Standard Register®
ADVANCING YOUR REPUTATION
600 Albany St.· Dayton, OH 45417
Investor and media contact:
937.221.1000· 937.221.1486 (fax)
Shaun C. Smith·937.221.1504
www.standardregister.com
shaun.smith@standardregister.com
For Release on April 28, 2011 at 11:00 a.m. EDT
Standard Register Reports First Quarter 2011 Financial Results
Profit Trends Continue to Improve
DAYTON, Ohio (April 28, 2011) – Standard Register (NYSE: SR) today announced its financial results for the first quarter, which ended April 3, 2011. The Company reported revenue of $164.9 million and a net income of $0.5 million, or $0.02 per share. The results compare to revenue of $167.4 million and a net loss of $0.8 million, or $0.03 per share, last year.
Results of Operations
Revenue was down slightly relative to the prior year. Increases in core growth solutions were offset by expected declines in legacy products in every segment but Industrial. Legacy products represent the majority of the Company’s portfolio and provide a foundation of stability, however the Company expects that future revenue growth will be driven by increases in core solution sales throughout all focus markets.
“Solutions that we call core are where the majority of our investment and innovation will continue to take place,” said Joseph Morgan, president and chief executive officer. “These core solutions have been developed as the result of deep market expertise in assisting our customers to solve problems, operate more efficiently, build brand consistency, reduce risk and ultimately advance their reputations. The ability to provide these high-value solutions is a fundamental advantage that differentiates Standard Register from our competitors.”
Gross margin as a percent of revenue improved to 32.5 for the quarter versus 32.0 in the prior year. LIFO inventory adjustment was negligible for the current quarter versus a favorable LIFO adjustment of
$1.7 million for the prior year. Selling, general and administrative expenses, excluding pension loss amortization were down $3.3 million from the prior year. Continuous improvement initiatives allowed the Company to enhance its cost structure which, allowed all three business units to show increases in their operating profit over the prior year.
Adjusting for pension loss amortization and restructuring charges, non-GAAP net income was $4.2 million, or $0.15 per share for the current quarter compared with non-GAAP net income of $2.3 million, or $0.08 per share for the prior year quarter.

•••••

* _Prompt 1_
In the Standard Register first-quarter 2011 earnings release, what was gross margin as a percent of revenue for the quarter?
* _Prompt 2_
Pick up the Standard Register first-quarter 2011 earnings release after its final paragraph and carry it forward.

•••••

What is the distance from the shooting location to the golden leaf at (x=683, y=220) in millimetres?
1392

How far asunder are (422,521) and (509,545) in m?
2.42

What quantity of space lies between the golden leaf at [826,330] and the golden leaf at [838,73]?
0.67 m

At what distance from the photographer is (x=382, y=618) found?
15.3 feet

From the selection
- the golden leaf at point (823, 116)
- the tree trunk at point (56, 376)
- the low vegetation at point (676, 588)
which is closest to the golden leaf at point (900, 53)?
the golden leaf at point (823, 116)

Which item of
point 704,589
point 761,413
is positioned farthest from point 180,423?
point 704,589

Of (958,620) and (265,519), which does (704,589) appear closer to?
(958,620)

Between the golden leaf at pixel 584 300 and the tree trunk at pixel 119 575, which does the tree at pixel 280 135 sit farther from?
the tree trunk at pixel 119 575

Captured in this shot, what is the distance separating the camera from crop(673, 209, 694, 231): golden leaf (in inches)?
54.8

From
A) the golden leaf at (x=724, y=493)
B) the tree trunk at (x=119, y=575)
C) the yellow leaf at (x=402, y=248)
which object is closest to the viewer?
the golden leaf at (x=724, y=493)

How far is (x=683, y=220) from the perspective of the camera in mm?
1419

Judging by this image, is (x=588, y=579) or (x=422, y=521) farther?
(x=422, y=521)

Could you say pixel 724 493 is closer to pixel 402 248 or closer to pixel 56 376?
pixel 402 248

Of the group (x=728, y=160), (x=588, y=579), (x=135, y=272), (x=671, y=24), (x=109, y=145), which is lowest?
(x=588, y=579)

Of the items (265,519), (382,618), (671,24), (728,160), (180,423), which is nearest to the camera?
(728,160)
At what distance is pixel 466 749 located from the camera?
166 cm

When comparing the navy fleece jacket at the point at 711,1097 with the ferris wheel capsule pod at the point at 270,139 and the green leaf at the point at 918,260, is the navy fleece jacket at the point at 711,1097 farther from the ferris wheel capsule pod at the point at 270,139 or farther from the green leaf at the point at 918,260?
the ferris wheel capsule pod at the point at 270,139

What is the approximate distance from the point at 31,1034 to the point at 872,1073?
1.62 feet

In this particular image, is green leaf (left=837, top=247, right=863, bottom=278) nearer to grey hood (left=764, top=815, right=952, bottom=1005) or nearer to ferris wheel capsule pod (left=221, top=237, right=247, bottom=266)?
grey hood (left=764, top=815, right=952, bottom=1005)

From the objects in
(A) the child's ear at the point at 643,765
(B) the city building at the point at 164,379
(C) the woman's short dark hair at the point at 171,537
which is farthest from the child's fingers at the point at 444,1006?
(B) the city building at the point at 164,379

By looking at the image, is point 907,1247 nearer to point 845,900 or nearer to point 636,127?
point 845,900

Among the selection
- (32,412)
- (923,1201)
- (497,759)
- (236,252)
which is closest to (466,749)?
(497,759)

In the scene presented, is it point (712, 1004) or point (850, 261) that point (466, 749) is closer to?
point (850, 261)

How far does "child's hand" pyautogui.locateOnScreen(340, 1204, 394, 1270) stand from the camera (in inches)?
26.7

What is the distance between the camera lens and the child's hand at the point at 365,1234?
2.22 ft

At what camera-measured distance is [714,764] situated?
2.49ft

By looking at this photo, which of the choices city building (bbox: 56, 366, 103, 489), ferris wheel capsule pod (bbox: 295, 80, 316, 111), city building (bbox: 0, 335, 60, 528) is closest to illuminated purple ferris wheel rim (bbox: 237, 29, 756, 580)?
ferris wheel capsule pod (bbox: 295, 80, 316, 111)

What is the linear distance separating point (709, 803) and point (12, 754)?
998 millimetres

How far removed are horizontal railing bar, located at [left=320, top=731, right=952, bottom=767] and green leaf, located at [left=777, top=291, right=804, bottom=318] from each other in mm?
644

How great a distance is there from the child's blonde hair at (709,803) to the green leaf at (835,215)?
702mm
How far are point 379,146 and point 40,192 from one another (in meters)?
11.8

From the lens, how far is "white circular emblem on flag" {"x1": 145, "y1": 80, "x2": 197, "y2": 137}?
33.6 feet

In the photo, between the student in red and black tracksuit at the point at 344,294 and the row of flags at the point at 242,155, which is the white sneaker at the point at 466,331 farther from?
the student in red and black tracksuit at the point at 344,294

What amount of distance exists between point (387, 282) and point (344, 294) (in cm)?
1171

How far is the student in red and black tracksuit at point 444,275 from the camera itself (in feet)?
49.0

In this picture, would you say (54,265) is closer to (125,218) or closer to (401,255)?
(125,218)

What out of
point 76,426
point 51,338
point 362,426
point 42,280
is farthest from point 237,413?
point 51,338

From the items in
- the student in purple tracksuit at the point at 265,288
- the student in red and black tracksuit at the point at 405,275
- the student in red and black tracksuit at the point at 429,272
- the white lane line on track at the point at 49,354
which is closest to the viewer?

•••••

* _Task response 1_
32.5 percent

* _Task response 2_
During the quarter, capital expenditures were $1.9 million and are expected to be in the range of $18-21 million for the year, the majority of which will support the advancement of our core growth solutions. Pension funding contributions were $8.0 million during the quarter and are expected to be approximately $30 million for the year. Non-GAAP cash on a net debt basis was $5.8 million positive for the quarter, driven by working capital improvements previously predicted.
“Generating profit and positive cash flow during the quarter demonstrates our progress toward a more enduring environment,” noted Morgan. “However, we know that to be a sustainable organization, we need to deliver growth on the top-line as well. Driving revenue growth by advancing our core growth solutions is the primary focus for this year.”
Dividend
On Thursday, April 28, 2011, Standard Register’s board of directors declared a quarterly dividend of $0.05 per share to be paid on June 10, 2011, to shareholders of record as of May 27, 2011. The board will consider future dividend payments on a quarter-by-quarter basis in accordance with its normal practice.
Conference Call
Standard Register’s President and Chief Executive Officer Joe Morgan and Chief Financial Officer Bob Ginnan will host a conference call at 10:00 a.m. EDT on April 29, 2011, to review the first quarter results. The call can be accessed via an audio web cast accessible at:http://www.standardregister.com/investorcenter.
About Standard Register
Standard Register (NYSE:SR) is trusted by the world’s leading companies to advance their reputations by aligning communications with corporate standards and priorities. Providing market-specific insights
and a compelling portfolio of solutions to address the changing business landscape in healthcare, commercial and industrial markets, Standard Register is the recognized leader in the management and execution of mission-critical communications. More information is available athttp://www.standardregister.com.
Safe Harbor Statement
This report includes forward-looking statements covered by the Private Securities Litigation Reform Act of 1995. Because such statements deal with future events, they are subject to various risks and uncertainties and actual results for fiscal year 2011 and beyond could differ materially from the Company’s current expectations. Forward-looking statements are identified by words such as “anticipates,” “projects,” “expects,” “plans,” “intends,” “believes,” “estimates,” “targets,” and other similar expressions that indicate trends and future events.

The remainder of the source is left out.